Die EZB: Ruhige Hand im turbulenten Umfeld
Die Europäische Zentralbank blieb ihrer Linie treu und beließ den Leitzins auch im Oktober und Dezember unverändert bei 2,15 Prozent – die vierte und fünfte Zinspause in Folge. Die Eurozonen-Inflation bewegte sich nahe der Zielmarke, das Wachstum blieb schwach, aber stabil. Für Sparer in der Eurozone bedeutete das Stillstand auf niedrigem Niveau: Tagesgeld- und Festgeldzinsen verharrten deutlich unter den Werten der Hochzinsphase 2023/24, während die reale Verzinsung nach Abzug der Inflation um die Nulllinie pendelte.
Die Powell-Nachfolge: Das Thema des Jahres 2026 kündigt sich an
Gegen Jahresende rückte eine Personalie in den Fokus, die das kommende Jahr prägen dürfte: Die Amtszeit von Fed-Chef Jerome Powell endet im Mai 2026, und Präsident Trump kündigte an, Anfang 2026 einen Nachfolger zu nominieren – wobei er deutlich machte, nur jemanden auszuwählen, der seine Forderung nach deutlich niedrigeren Zinsen teilt. Die Frage nach der Unabhängigkeit der wichtigsten Notenbank der Welt, die sich bereits mit der versuchten Entlassung von Fed-Gouverneurin Lisa Cook im Sommer gestellt hatte, wird damit zur strukturellen Belastungsprobe – mit potenziellen Folgen für Inflationserwartungen, Anleiherenditen und den US-Dollar.
BITCOIN & CRYPTO
Bitcoin in Q4: Rekord, Crash, Bodensuche
Der Kursverlauf: Drei Phasen in drei Monaten
Das Quartal begann verheißungsvoll: Am 6. Oktober stieg Bitcoin auf sein neues Allzeithoch von rund 126.300 US-Dollar – der dritte Rekord des Jahres nach Januar und Juli/August. Vier Tage später beendete der Flash-Crash die Euphorie abrupt. Es folgte ein zäher Abwärtstrend: Jeder Monat seit Oktober schloss im Minus. Am 21. November markierte der Kurs bei etwas mehr als 80.000 US-Dollar sein Zwischentief – mehr als 35 Prozent unter dem Allzeithoch. Zum Jahresende stabilisierte sich Bitcoin im Bereich von 87.000 bis 91.000 US-Dollar.
Treasury Companies unter Druck: Der Fall Strategy
Der Kursverfall traf die „Bitcoin Treasury Companies“ mit voller Wucht – allen voran Strategy, den größten Firmenhalter mit inzwischen über 650.000 BTC. Die MSTR-Aktie entwickelte sich deutlich schlechter als Bitcoin selbst, was das Geschäftsmodell – Bitcoin-Käufe über Aktienemissionen zu finanzieren – strukturell erschwerte.

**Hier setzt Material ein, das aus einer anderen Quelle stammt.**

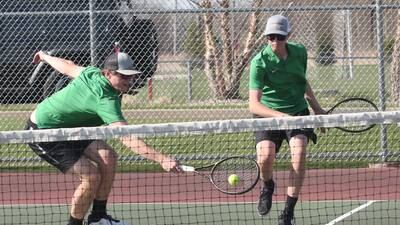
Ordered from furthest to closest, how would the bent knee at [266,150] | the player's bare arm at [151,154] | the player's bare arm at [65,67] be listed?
the bent knee at [266,150] → the player's bare arm at [65,67] → the player's bare arm at [151,154]

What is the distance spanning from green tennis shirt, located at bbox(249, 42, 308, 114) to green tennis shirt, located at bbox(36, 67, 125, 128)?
1.37m

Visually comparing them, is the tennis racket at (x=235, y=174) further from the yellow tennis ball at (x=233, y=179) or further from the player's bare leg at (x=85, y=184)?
the player's bare leg at (x=85, y=184)

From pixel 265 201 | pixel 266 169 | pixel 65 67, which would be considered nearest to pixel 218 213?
pixel 265 201

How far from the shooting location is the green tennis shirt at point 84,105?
21.1 feet

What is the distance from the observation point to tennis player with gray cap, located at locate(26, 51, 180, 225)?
255 inches

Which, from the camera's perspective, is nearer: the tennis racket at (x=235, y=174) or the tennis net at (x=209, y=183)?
the tennis net at (x=209, y=183)

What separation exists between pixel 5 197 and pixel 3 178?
3.72 feet

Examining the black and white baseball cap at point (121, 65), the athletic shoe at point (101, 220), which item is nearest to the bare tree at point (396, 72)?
the athletic shoe at point (101, 220)

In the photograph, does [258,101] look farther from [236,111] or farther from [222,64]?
[222,64]

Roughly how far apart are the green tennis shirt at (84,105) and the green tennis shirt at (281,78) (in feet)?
4.50

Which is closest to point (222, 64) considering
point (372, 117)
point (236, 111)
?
point (236, 111)

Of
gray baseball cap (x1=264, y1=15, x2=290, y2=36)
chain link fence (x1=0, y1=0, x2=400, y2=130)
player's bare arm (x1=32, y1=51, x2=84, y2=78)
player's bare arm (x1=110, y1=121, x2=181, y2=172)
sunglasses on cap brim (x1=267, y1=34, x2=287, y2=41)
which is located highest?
chain link fence (x1=0, y1=0, x2=400, y2=130)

Hinzu kam regulatorischer Gegenwind von unerwarteter Seite: Der Indexanbieter MSCI eröffnete im Oktober eine Konsultation darüber, Unternehmen mit über 50 Prozent Digital-Asset-Anteil an der Bilanz aus seinen globalen Aktienindizes auszuschließen – mit der Begründung, solche „Treasury Companies“ ähnelten eher Investmentfonds als operativen Unternehmen. Eine Entscheidung wurde für Mitte Januar 2026 angekündigt. JPMorgan bezifferte das Risiko in einer Research-Note und machte den drohenden Indexausschluss mit für die Kursschwäche der MSTR-Aktie verantwortlich – denn ein Ausschluss aus Indizes wie dem MSCI World würde passive Indexfonds zu Zwangsverkäufen zwingen.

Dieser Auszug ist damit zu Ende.